##### EXTRACTED MATERIAL #####

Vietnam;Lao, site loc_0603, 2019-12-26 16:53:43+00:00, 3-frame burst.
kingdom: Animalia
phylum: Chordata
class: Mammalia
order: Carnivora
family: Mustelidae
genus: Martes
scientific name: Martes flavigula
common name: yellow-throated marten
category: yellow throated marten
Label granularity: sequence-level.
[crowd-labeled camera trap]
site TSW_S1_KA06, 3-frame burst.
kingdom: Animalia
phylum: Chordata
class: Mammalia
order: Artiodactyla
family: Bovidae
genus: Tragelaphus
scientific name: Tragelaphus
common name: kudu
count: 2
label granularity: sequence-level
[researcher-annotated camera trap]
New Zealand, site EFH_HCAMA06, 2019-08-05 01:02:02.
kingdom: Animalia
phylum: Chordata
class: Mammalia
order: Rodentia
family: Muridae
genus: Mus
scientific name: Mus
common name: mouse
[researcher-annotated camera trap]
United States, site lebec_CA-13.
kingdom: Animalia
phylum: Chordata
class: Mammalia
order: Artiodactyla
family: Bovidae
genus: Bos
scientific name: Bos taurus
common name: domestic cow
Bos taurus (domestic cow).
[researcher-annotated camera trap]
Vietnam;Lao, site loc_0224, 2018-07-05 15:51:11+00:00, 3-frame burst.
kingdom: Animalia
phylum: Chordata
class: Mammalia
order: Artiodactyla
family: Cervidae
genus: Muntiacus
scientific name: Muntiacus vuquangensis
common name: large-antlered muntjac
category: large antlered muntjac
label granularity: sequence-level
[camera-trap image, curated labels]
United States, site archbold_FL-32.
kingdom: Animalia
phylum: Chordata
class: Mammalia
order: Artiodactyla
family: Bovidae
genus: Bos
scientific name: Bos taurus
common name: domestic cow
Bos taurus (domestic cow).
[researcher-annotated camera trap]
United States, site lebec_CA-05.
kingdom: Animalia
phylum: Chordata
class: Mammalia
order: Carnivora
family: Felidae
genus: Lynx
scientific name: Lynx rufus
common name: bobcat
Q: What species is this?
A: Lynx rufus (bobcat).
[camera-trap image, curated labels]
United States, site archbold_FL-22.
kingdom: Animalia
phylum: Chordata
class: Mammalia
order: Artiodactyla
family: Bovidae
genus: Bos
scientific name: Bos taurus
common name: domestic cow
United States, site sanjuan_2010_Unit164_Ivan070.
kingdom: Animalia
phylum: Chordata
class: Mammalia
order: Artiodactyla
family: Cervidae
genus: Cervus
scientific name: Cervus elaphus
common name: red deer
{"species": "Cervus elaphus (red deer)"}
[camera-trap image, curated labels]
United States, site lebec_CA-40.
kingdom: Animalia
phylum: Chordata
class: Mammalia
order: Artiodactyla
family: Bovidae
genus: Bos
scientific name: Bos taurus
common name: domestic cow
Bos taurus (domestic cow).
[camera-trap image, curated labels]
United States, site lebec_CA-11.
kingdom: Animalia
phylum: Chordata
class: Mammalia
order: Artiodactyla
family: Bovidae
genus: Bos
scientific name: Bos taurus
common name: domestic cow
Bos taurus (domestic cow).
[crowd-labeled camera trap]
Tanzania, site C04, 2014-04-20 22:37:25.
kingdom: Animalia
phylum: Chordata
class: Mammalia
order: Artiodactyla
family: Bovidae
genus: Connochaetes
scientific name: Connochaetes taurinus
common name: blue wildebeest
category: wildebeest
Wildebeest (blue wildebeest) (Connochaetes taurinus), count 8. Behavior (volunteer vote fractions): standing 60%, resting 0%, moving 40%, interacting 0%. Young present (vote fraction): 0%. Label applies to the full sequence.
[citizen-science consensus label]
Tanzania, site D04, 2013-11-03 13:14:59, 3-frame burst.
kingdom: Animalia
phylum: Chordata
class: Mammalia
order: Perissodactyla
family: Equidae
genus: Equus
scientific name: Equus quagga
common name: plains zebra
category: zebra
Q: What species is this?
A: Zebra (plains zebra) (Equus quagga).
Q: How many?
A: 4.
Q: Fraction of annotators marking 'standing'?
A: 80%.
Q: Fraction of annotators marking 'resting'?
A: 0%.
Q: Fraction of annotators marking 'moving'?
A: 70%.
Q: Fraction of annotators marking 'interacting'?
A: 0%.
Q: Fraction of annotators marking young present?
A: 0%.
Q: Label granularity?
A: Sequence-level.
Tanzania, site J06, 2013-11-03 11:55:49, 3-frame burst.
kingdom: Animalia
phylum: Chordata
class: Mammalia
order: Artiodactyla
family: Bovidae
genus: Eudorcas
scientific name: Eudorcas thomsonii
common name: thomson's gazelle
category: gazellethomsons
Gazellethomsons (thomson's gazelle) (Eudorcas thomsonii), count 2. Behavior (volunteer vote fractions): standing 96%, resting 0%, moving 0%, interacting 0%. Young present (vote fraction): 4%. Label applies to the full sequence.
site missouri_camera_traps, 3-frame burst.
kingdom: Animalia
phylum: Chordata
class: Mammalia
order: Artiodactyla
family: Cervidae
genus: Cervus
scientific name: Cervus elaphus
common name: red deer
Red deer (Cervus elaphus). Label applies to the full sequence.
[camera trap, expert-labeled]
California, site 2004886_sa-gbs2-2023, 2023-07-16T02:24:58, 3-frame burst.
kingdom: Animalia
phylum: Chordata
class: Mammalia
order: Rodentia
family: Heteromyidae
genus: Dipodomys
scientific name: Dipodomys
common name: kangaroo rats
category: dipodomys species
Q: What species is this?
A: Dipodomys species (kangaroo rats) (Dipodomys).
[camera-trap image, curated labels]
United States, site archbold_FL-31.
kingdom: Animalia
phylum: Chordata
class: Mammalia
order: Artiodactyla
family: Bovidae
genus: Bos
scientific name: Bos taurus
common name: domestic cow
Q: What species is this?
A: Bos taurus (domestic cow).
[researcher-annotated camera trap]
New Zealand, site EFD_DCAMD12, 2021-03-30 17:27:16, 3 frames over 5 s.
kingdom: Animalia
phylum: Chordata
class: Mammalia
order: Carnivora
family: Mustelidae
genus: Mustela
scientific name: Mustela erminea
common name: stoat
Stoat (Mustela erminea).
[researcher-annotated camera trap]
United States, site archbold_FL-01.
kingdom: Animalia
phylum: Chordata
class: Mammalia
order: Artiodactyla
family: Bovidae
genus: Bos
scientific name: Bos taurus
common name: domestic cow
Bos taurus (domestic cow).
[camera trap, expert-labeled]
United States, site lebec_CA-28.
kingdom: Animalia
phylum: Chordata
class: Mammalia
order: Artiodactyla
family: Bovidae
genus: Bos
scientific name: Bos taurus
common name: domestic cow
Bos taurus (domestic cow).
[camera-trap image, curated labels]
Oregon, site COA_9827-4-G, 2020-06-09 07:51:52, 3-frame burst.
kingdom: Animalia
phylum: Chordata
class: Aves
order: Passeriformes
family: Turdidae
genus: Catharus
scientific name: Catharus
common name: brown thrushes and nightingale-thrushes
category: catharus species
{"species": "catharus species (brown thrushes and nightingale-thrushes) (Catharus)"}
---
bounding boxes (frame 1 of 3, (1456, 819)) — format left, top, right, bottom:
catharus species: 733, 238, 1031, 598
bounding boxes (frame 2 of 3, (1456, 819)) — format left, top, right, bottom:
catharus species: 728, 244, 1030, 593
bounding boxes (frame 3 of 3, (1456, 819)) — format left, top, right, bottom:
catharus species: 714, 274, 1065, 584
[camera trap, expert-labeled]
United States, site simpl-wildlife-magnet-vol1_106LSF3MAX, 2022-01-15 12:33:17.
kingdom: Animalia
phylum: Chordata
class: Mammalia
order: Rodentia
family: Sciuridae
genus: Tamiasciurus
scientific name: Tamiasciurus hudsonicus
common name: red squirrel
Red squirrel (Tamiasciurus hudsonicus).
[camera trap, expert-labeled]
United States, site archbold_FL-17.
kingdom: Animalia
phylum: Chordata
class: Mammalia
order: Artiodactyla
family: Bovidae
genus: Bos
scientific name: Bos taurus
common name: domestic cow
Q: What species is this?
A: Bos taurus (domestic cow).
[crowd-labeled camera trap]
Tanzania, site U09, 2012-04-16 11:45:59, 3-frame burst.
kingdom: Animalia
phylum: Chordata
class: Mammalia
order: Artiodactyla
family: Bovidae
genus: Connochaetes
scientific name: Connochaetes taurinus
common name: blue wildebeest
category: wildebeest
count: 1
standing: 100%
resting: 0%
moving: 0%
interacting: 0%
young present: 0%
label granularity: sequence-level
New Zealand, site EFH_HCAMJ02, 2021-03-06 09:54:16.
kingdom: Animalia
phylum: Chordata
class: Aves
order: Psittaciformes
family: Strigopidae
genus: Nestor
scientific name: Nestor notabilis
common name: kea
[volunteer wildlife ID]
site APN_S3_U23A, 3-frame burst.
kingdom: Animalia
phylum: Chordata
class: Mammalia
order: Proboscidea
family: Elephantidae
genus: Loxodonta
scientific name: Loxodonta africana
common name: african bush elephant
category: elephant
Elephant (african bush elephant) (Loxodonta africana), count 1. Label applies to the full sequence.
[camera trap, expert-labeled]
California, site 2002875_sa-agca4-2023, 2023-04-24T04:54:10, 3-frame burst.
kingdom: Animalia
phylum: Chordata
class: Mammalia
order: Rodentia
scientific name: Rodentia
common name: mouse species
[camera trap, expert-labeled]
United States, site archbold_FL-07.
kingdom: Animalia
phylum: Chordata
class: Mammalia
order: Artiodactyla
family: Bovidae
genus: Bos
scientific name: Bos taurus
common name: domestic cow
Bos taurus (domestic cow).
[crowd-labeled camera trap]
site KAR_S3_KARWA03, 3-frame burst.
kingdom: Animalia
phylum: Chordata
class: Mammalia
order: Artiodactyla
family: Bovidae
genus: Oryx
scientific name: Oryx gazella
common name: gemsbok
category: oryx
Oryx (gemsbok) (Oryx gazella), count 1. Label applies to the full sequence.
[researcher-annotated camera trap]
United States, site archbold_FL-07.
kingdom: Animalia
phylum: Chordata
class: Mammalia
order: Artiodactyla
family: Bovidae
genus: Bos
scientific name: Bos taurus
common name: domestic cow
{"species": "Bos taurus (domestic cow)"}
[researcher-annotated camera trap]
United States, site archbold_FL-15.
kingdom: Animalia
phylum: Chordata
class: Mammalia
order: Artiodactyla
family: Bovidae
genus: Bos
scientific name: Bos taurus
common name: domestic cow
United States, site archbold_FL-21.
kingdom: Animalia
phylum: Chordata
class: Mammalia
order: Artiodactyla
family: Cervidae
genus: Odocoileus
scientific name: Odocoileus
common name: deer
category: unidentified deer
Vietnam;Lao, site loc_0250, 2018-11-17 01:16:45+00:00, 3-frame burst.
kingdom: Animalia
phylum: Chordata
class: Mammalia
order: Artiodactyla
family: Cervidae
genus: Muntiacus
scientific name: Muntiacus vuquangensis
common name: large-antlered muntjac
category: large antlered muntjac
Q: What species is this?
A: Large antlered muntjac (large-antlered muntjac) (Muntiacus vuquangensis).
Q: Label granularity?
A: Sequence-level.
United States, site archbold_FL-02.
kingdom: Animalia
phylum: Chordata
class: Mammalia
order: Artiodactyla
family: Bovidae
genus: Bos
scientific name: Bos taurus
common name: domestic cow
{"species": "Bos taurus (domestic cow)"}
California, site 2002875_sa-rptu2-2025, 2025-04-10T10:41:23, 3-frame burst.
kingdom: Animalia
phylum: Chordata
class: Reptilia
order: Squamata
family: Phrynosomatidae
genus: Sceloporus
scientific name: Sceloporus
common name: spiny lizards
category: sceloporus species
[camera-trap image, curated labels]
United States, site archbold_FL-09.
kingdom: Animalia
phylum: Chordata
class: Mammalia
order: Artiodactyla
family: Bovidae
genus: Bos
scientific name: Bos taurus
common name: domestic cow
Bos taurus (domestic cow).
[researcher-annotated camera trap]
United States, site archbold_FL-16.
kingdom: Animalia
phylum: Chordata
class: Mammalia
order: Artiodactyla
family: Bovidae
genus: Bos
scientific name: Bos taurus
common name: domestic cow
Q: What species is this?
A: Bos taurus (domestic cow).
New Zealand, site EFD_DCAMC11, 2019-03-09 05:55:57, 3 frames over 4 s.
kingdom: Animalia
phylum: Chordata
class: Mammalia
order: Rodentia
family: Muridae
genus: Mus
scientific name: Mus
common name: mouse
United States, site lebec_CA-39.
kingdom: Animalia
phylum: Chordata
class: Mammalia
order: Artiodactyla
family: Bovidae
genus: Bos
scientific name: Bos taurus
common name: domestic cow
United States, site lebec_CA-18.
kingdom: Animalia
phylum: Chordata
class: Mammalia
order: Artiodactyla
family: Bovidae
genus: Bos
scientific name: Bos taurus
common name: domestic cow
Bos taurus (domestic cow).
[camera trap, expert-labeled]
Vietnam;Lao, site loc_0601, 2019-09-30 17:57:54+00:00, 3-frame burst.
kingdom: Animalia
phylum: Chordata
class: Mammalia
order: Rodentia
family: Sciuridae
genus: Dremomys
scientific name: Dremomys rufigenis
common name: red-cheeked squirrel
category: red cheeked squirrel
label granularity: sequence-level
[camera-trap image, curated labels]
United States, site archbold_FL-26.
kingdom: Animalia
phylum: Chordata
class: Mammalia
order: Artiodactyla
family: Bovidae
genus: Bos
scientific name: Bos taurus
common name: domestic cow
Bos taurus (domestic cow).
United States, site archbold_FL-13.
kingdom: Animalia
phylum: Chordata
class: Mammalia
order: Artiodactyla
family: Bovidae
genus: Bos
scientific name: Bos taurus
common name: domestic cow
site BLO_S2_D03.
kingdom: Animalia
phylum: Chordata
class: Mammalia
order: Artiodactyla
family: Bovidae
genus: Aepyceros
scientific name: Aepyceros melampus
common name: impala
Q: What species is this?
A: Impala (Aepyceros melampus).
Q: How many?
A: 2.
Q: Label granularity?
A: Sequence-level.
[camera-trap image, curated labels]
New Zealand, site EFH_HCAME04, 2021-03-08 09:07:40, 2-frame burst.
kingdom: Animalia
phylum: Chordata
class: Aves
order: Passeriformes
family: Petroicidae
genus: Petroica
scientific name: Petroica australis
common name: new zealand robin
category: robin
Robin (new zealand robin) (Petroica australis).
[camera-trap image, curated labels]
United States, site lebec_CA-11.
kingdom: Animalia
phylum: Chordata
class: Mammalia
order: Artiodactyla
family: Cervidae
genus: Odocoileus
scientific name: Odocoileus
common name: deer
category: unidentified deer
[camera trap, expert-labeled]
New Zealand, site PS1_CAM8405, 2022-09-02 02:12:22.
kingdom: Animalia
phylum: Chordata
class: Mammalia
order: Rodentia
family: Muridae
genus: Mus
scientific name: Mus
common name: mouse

#####

ASSIGNMENT: Write out the lines from the one containing "scientific name: Petroica australis" through the last line of the records above. Include both of those lines and nothing else.

EXERCISE SOLUTION:
scientific name: Petroica australis
common name: new zealand robin
category: robin
Robin (new zealand robin) (Petroica australis).
[camera-trap image, curated labels]
United States, site lebec_CA-11.
kingdom: Animalia
phylum: Chordata
class: Mammalia
order: Artiodactyla
family: Cervidae
genus: Odocoileus
scientific name: Odocoileus
common name: deer
category: unidentified deer
[camera trap, expert-labeled]
New Zealand, site PS1_CAM8405, 2022-09-02 02:12:22.
kingdom: Animalia
phylum: Chordata
class: Mammalia
order: Rodentia
family: Muridae
genus: Mus
scientific name: Mus
common name: mouse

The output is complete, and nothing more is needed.